#### [Material for the task]
**********

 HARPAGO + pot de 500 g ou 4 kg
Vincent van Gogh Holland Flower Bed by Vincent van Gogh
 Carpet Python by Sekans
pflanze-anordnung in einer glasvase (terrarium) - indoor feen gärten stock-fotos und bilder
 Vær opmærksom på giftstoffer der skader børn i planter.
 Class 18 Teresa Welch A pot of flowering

**********

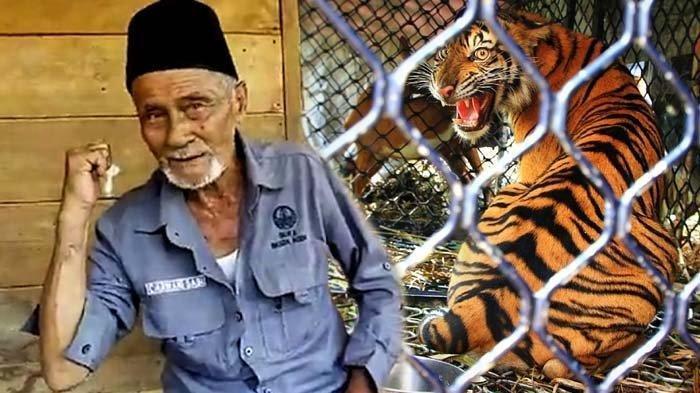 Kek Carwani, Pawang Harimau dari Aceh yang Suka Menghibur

**********

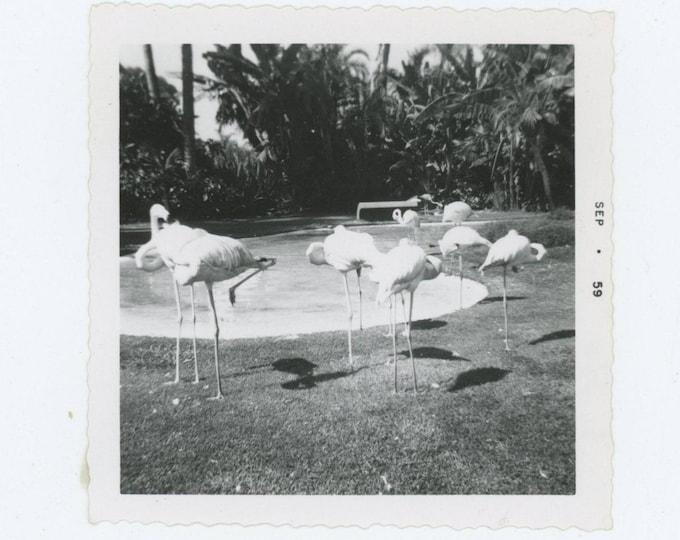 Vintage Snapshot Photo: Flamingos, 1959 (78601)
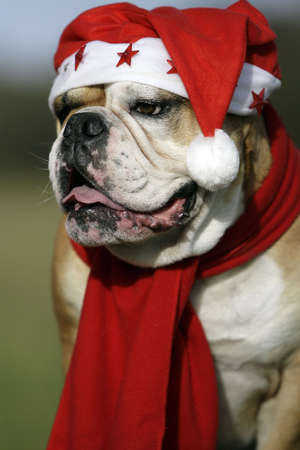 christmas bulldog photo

**********

#### [Exercise]
In the records above, find the line with "HARPAGO + pot de 500 g ou 4 kg"; write out exactly that line and each one after it, stopping after the line with "Class 18 Teresa Welch A pot of flowering".

#### [Response area]
 HARPAGO + pot de 500 g ou 4 kg
Vincent van Gogh Holland Flower Bed by Vincent van Gogh
 Carpet Python by Sekans
pflanze-anordnung in einer glasvase (terrarium) - indoor feen gärten stock-fotos und bilder
 Vær opmærksom på giftstoffer der skader børn i planter.
 Class 18 Teresa Welch A pot of flowering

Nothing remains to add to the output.